Tout un jour je contesteray paisiblement, si la conduicte du débat se suit avec ordre. [C] Ce n’est pas tant la force et la subtilité que je demande, comme l’ordre. L’ordre qui se voit tous les jours aux altercations des bergers et des enfans de boutique, jamais entre nous. S’ils se detraquent, c’est en incivilité ; si faisons nous bien. Mais leur tumulte et impatiance ne les devoye pas de leur theme : leur propos suit son cours. S’ils se previennent l’un l’autre, s’ils ne s’attendent pas, aumoins ils s’entendent. On respond toujours trop bien pour moy, si on respond à propos17.

Une telle éthique de la parole permet aux escapades de ne pas dévoyer la conversation.

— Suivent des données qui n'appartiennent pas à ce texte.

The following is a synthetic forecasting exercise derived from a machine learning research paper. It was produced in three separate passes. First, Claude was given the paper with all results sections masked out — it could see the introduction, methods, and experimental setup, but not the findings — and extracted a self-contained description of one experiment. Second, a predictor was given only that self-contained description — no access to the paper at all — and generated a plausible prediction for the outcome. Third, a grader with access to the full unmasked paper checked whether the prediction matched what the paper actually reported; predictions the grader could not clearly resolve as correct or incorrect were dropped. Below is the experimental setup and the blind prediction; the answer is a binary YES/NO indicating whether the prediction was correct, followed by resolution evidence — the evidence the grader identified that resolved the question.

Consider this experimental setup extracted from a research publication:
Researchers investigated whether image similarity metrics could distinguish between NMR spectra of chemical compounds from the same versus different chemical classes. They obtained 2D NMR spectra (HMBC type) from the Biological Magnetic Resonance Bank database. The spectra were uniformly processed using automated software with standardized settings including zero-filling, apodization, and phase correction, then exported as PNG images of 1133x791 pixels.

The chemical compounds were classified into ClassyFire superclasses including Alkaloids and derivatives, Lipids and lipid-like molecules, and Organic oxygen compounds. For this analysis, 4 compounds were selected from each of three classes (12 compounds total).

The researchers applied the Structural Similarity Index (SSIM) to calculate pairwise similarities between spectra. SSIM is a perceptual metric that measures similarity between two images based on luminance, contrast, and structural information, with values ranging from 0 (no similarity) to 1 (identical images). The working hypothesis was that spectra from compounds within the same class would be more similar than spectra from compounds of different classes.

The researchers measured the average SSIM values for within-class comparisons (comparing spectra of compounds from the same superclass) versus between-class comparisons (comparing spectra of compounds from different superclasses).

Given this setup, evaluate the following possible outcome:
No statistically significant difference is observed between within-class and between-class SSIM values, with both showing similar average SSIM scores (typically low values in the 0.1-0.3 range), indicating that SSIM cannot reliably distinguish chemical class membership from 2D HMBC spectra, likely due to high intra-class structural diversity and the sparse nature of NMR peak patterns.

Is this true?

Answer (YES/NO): NO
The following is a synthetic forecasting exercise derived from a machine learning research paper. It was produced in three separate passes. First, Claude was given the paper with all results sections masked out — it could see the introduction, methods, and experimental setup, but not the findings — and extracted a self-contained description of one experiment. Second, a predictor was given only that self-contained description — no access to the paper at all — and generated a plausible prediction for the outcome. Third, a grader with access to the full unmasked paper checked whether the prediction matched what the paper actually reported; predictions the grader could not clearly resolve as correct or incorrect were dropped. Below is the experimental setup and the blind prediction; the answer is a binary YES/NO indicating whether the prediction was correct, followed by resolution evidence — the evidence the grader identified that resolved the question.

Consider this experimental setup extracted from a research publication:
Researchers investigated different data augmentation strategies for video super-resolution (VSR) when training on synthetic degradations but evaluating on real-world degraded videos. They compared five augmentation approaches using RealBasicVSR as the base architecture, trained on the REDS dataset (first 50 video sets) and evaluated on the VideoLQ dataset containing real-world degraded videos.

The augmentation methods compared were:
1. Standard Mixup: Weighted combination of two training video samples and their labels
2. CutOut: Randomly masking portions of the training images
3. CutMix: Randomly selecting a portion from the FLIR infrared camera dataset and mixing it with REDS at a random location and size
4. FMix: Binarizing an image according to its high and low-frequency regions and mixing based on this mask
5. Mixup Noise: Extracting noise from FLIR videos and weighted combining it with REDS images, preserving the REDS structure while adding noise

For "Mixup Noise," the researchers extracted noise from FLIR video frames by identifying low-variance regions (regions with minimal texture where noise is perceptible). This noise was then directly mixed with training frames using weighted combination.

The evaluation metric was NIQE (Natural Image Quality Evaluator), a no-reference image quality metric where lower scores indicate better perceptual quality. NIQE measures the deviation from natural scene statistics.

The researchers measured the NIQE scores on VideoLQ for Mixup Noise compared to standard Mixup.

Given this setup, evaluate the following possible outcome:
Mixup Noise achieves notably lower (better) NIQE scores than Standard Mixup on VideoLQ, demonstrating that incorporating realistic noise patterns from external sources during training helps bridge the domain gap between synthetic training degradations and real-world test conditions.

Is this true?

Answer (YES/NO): NO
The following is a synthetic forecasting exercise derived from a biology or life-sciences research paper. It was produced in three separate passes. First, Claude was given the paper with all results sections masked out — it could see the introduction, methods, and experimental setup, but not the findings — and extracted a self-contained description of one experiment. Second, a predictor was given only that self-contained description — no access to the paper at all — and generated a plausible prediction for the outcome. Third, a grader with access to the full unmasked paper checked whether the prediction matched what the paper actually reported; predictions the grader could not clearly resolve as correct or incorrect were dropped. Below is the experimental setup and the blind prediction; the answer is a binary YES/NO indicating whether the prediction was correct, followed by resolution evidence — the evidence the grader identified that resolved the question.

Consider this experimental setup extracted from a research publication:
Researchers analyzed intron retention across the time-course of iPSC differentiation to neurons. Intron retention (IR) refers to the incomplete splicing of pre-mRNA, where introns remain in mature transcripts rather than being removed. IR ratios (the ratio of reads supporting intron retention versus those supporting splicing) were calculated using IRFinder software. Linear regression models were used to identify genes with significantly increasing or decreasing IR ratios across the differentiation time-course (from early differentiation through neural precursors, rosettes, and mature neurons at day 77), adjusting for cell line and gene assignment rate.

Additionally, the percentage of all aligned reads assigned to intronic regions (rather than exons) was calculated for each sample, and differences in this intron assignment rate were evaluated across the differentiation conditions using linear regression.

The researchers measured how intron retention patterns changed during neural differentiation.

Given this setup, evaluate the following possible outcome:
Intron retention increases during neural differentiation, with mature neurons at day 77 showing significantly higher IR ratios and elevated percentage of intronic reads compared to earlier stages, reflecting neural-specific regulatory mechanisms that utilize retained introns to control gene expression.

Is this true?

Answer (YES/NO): YES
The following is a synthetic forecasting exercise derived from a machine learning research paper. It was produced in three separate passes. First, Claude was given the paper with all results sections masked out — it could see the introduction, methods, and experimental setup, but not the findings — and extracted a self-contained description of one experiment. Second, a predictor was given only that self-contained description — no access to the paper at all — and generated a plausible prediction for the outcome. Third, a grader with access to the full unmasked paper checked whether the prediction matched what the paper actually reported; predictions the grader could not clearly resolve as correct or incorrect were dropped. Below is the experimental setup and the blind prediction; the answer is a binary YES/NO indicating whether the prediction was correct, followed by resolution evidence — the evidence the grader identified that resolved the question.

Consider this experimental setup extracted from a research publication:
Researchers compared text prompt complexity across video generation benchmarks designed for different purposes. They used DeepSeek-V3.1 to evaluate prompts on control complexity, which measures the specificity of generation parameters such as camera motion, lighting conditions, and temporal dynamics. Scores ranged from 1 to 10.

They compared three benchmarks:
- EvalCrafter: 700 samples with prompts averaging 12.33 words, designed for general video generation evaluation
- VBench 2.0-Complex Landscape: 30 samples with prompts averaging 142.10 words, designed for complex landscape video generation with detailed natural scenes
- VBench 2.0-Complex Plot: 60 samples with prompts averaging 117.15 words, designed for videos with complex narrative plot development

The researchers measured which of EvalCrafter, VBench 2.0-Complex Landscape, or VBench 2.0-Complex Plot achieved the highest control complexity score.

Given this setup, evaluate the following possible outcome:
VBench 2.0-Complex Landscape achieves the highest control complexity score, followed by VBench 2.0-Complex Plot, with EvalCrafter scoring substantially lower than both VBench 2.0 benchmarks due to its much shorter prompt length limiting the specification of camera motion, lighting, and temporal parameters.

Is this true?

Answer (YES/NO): YES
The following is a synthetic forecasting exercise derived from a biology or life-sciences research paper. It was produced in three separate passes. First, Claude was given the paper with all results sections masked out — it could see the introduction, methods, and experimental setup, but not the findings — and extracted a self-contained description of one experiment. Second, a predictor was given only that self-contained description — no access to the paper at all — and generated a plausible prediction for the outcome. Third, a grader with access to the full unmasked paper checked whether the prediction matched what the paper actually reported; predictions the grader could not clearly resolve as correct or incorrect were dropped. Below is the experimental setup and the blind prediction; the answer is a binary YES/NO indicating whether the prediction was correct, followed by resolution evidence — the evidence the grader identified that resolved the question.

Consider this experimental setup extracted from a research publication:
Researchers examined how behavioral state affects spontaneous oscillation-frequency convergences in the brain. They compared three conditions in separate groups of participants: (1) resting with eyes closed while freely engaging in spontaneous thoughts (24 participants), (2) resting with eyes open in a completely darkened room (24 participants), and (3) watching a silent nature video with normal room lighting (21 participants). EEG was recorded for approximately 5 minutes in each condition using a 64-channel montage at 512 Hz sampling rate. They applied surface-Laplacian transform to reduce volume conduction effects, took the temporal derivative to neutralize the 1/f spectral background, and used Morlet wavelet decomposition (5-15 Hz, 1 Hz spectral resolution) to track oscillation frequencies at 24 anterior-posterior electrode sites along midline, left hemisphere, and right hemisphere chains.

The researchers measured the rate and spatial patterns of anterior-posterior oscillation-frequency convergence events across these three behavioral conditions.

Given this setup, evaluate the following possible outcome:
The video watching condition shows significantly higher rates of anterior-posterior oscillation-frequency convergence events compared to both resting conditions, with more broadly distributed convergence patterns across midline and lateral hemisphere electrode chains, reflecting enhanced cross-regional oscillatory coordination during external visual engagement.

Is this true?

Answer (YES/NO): NO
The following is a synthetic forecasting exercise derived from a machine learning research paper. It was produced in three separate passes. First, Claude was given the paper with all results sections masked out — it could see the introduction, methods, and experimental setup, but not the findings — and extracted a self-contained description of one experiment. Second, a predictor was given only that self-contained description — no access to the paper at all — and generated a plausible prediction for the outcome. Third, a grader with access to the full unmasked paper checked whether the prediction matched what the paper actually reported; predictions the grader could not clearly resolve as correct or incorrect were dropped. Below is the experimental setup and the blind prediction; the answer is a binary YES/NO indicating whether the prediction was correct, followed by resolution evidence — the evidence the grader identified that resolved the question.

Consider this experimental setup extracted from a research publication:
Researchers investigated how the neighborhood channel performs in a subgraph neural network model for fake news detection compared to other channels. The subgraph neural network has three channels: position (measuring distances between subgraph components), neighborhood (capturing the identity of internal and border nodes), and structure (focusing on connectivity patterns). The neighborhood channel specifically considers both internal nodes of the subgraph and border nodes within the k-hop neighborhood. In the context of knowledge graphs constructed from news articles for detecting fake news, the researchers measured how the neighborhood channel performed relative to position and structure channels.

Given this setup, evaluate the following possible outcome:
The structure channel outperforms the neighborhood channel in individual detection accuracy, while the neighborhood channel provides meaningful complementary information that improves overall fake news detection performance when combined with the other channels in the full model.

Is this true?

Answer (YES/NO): NO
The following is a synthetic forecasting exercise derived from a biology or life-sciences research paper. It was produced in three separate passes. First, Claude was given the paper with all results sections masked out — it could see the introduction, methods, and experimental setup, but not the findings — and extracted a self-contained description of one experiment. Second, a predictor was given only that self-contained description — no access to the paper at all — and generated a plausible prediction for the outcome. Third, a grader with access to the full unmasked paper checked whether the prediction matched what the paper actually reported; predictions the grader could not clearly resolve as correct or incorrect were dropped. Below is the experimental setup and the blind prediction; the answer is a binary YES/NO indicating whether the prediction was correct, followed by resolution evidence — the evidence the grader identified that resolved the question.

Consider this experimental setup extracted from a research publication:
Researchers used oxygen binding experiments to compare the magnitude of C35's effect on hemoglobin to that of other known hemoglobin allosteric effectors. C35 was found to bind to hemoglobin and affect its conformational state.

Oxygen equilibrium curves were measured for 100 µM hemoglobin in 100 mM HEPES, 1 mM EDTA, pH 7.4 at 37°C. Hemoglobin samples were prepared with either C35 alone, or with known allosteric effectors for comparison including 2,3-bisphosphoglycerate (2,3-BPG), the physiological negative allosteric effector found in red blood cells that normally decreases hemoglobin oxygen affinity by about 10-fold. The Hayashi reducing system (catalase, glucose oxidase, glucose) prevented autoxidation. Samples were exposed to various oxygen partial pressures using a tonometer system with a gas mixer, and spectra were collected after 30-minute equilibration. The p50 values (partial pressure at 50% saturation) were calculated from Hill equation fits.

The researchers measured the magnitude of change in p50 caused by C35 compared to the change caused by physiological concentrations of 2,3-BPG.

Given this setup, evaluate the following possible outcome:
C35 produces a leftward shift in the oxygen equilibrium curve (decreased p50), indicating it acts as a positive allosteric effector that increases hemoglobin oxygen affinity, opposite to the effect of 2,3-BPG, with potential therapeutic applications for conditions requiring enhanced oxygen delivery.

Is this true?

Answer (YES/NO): NO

Errances et écarts restent « à-propos » dès lors qu’ils sont au service du sujet traité, qu’ils ne cherchent à perdre l’autre ni à se faire valoir. Cet ordre est la condition d’un véritable échange, car il permet de se fier à la parole de l’interlocuteur :

Tout ainsi comme je debats contre un homme vigoureux je me plais d’anticiper ses conclusions, je lui oste la peine de s’interpreter, j’essaye de prevenir son imagination imparfaicte encores et naissante (l’ordre et la pertinence de son entendement m’advertit et menace de loing), de ces autres [il s’agit des « hommes riches d’une suffisance étrangère », comme le précise la note de Villey] je faicts tout le rebours : il ne faut rien entendre que par eux, ny rien presupposer. S’ils jugent en paroles universelles : Cecy est bon, cela ne l’est pas, et qu’ils rencontrent, voyez si c’est la fortune qui rencontre pour eux18.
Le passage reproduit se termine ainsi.